> REQUEST
Reproduce each of the entries below word for word.

> STORED RECORDS
▶
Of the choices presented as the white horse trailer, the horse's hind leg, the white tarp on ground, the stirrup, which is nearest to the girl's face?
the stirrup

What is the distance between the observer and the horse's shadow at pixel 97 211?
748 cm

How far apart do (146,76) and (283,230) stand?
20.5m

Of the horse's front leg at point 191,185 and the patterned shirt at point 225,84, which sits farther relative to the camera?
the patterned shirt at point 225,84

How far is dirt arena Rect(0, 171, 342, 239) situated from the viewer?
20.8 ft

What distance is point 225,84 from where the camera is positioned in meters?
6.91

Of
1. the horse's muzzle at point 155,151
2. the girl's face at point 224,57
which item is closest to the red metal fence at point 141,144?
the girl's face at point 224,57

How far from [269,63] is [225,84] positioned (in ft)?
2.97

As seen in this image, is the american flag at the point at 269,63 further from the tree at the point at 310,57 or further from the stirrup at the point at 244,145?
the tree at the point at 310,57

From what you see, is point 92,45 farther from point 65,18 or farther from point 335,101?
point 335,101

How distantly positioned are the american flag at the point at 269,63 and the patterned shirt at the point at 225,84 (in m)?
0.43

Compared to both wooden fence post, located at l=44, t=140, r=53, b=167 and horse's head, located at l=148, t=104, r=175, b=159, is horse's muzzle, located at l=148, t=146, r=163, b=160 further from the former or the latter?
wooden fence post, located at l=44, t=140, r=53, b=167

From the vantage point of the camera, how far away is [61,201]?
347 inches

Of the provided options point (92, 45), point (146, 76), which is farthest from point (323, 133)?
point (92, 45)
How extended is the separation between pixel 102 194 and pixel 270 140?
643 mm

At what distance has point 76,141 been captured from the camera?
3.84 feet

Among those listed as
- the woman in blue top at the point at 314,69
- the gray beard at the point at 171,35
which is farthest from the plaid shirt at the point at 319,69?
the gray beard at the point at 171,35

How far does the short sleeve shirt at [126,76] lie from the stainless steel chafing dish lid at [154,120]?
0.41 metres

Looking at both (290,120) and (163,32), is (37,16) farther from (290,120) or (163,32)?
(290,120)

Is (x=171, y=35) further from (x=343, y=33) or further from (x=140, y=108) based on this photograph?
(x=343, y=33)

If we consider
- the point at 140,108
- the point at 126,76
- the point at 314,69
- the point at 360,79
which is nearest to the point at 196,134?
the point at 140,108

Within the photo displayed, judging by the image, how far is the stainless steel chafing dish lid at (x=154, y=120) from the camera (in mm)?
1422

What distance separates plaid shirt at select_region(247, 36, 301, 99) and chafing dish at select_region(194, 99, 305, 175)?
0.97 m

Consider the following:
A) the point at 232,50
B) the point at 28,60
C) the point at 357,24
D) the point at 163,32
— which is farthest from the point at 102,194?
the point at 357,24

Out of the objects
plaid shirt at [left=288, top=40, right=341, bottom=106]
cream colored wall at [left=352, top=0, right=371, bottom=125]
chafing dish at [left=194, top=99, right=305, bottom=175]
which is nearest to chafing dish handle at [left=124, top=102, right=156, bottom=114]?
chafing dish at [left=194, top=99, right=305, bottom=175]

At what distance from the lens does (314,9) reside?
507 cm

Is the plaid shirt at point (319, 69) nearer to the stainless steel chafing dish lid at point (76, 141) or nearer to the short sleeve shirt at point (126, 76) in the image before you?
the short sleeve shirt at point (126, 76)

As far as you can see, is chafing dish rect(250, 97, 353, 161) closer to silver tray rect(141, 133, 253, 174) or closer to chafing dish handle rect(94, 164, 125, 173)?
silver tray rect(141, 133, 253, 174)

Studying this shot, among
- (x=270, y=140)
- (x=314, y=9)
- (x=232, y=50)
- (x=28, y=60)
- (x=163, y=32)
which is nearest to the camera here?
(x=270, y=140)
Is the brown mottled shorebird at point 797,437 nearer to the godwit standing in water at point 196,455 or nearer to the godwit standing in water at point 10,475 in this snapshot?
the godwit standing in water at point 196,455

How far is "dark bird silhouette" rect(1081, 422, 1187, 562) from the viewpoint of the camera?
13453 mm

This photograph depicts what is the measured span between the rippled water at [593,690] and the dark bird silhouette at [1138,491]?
◀
> RESPONSE TO THIS EXERCISE
Of the choices presented as the white horse trailer, the horse's hind leg, the white tarp on ground, the stirrup, which is nearest to the girl's face?
the stirrup

What is the distance between the observer and the horse's shadow at pixel 97 211?
748 cm

How far apart do (146,76) and (283,230) stand?
20.5m

Of the horse's front leg at point 191,185 and the patterned shirt at point 225,84, which sits farther relative to the camera?
the patterned shirt at point 225,84

How far is dirt arena Rect(0, 171, 342, 239) situated from the viewer?
20.8 ft

What distance is point 225,84 from where the camera is positioned in meters?
6.91

Of
1. the horse's muzzle at point 155,151
2. the girl's face at point 224,57
which item is closest to the red metal fence at point 141,144?
the girl's face at point 224,57

How far from [269,63] is [225,84] positioned (in ft)?
2.97

As seen in this image, is the american flag at the point at 269,63 further from the tree at the point at 310,57 or further from the stirrup at the point at 244,145?
the tree at the point at 310,57

From what you see, is point 92,45 farther from point 65,18 or farther from point 335,101?
point 335,101

How distantly positioned are the american flag at the point at 269,63 and the patterned shirt at the point at 225,84 (in m)?
0.43

Compared to both wooden fence post, located at l=44, t=140, r=53, b=167 and horse's head, located at l=148, t=104, r=175, b=159, is horse's muzzle, located at l=148, t=146, r=163, b=160 further from the former or the latter?
wooden fence post, located at l=44, t=140, r=53, b=167

From the vantage point of the camera, how far away is [61,201]?
347 inches

Of the provided options point (92, 45), point (146, 76), which is farthest from point (323, 133)?
point (92, 45)
How extended is the separation between pixel 102 194 and pixel 270 140?
643 mm

At what distance has point 76,141 been captured from the camera?
3.84 feet

Among those listed as
- the woman in blue top at the point at 314,69
- the gray beard at the point at 171,35
which is farthest from the plaid shirt at the point at 319,69?
the gray beard at the point at 171,35

How far does the short sleeve shirt at [126,76] lie from the stainless steel chafing dish lid at [154,120]?
0.41 metres

Looking at both (290,120) and (163,32), is (37,16) farther from (290,120) or (163,32)?
(290,120)

Is (x=171, y=35) further from (x=343, y=33) or further from (x=140, y=108) based on this photograph?
(x=343, y=33)

If we consider
- the point at 140,108
- the point at 126,76
- the point at 314,69
- the point at 360,79
which is nearest to the point at 196,134?
the point at 140,108

Within the photo displayed, judging by the image, how far is the stainless steel chafing dish lid at (x=154, y=120) from the camera (in mm)?
1422

What distance separates plaid shirt at select_region(247, 36, 301, 99) and chafing dish at select_region(194, 99, 305, 175)?
0.97 m

Consider the following:
A) the point at 232,50
B) the point at 28,60
C) the point at 357,24
D) the point at 163,32
— which is farthest from the point at 102,194?
the point at 357,24

Out of the objects
plaid shirt at [left=288, top=40, right=341, bottom=106]
cream colored wall at [left=352, top=0, right=371, bottom=125]
chafing dish at [left=194, top=99, right=305, bottom=175]
which is nearest to chafing dish handle at [left=124, top=102, right=156, bottom=114]?
chafing dish at [left=194, top=99, right=305, bottom=175]

At what distance from the lens does (314,9) reside?
507 cm

Is the plaid shirt at point (319, 69) nearer to the stainless steel chafing dish lid at point (76, 141) or nearer to the short sleeve shirt at point (126, 76) in the image before you?
the short sleeve shirt at point (126, 76)

As far as you can see, is chafing dish rect(250, 97, 353, 161) closer to silver tray rect(141, 133, 253, 174) or closer to chafing dish handle rect(94, 164, 125, 173)?
silver tray rect(141, 133, 253, 174)

Studying this shot, among
- (x=270, y=140)
- (x=314, y=9)
- (x=232, y=50)
- (x=28, y=60)
- (x=163, y=32)
which is nearest to the camera here?
(x=270, y=140)
Is the brown mottled shorebird at point 797,437 nearer to the godwit standing in water at point 196,455 or nearer to the godwit standing in water at point 10,475 in this snapshot?
the godwit standing in water at point 196,455

How far is "dark bird silhouette" rect(1081, 422, 1187, 562) from the viewpoint of the camera?
13453 mm

This photograph depicts what is the measured span between the rippled water at [593,690] and the dark bird silhouette at [1138,491]?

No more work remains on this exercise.